**YOUR TASK**:
Rewrite every line of the entries below with "Premium" switched to "Luxury", keeping everything else the same and leaving out the pictures.

^^^^^^^^^^^^^^^^

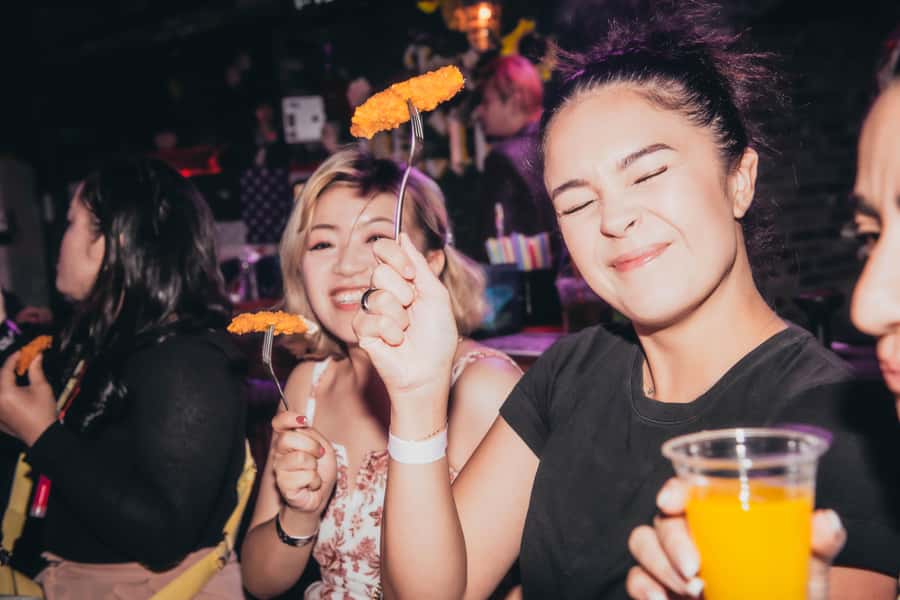 Seoul: Premium Pub Crawl with Open Bottles - Who should book this Seoul night out?
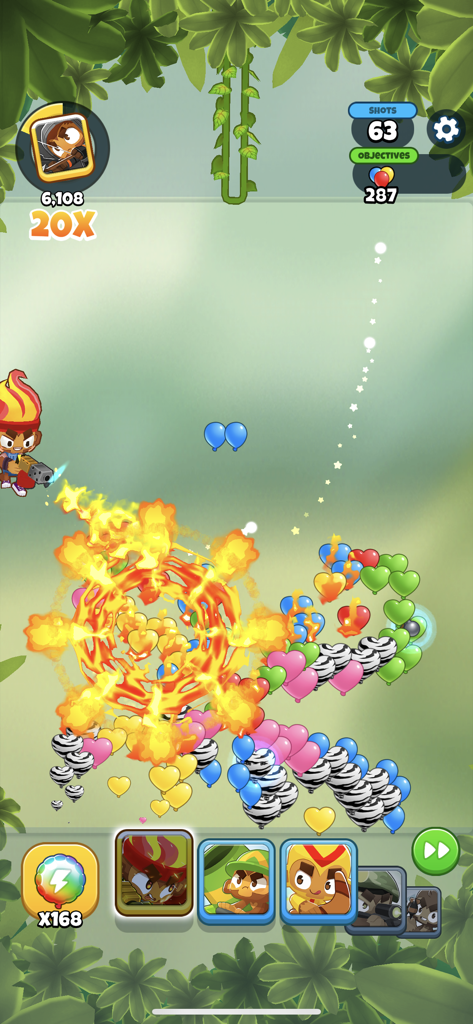 Bloons Pop! - Un personaje mono disparando fuego a un grupo de globos coloridos en Bloons Pop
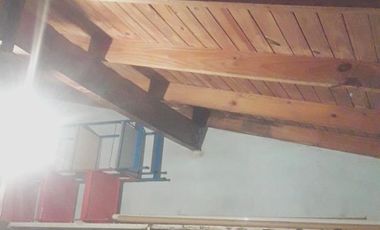 Local de 300 m2 con vivienda en planta alta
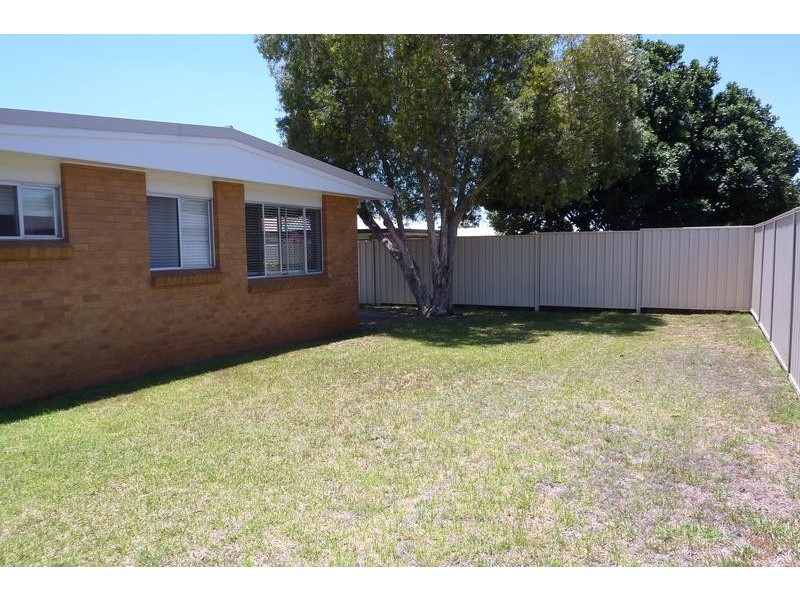 32 Matthews Street, Harristown QLD 4350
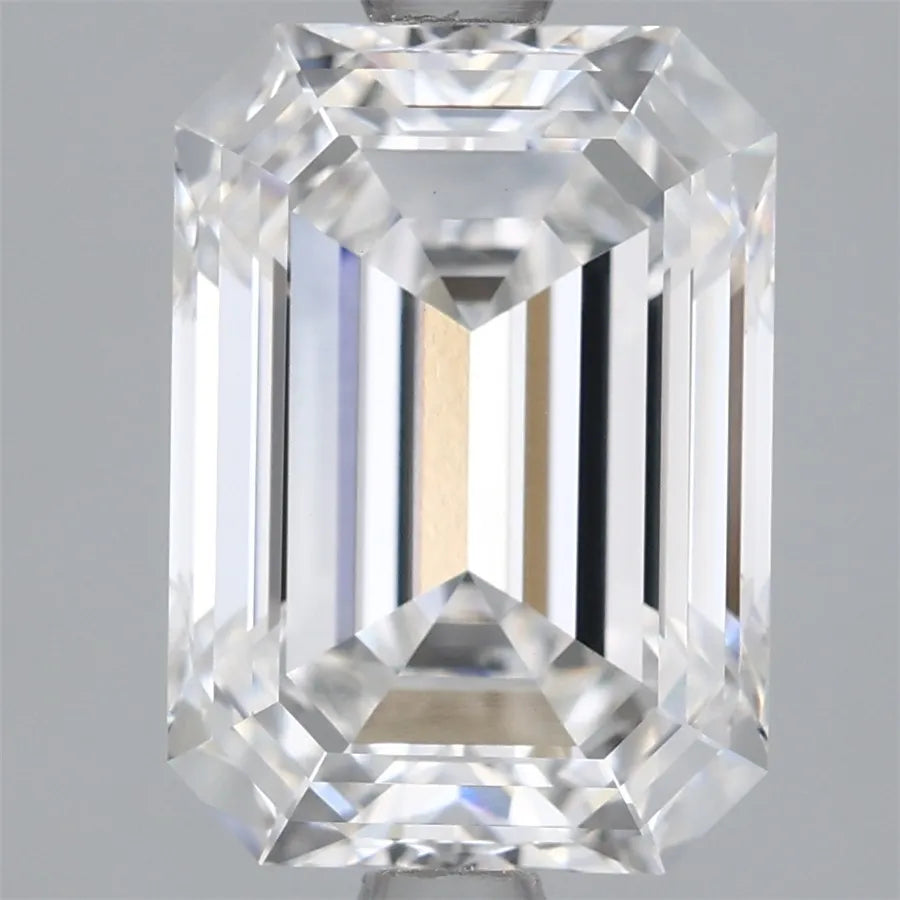 3.09ct Emerald Lab Grown Diamond (Colour E, Clarity VVS2, Cut EX, IGI Certified)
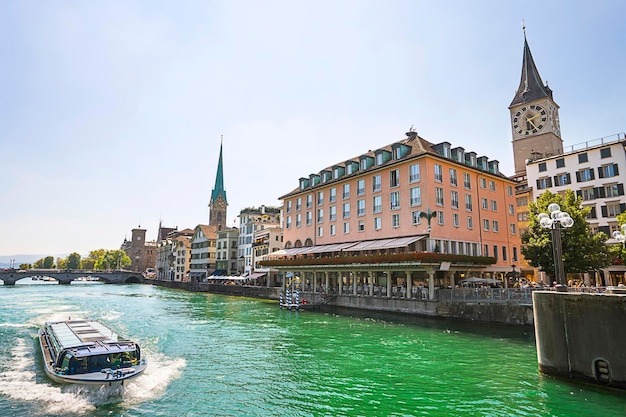 Zürcher Stadtzentrum und Limmatkai im Sommer mit Turmspitzen der Kathedrale und des Rathauses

^^^^^^^^^^^^^^^^

**ANSWER BELOW**:
 Seoul: Luxury Pub Crawl with Open Bottles - Who should book this Seoul night out?
 Bloons Pop! - Un personaje mono disparando fuego a un grupo de globos coloridos en Bloons Pop
 Local de 300 m2 con vivienda en planta alta
 32 Matthews Street, Harristown QLD 4350
 3.09ct Emerald Lab Grown Diamond (Colour E, Clarity VVS2, Cut EX, IGI Certified)
 Zürcher Stadtzentrum und Limmatkai im Sommer mit Turmspitzen der Kathedrale und des Rathauses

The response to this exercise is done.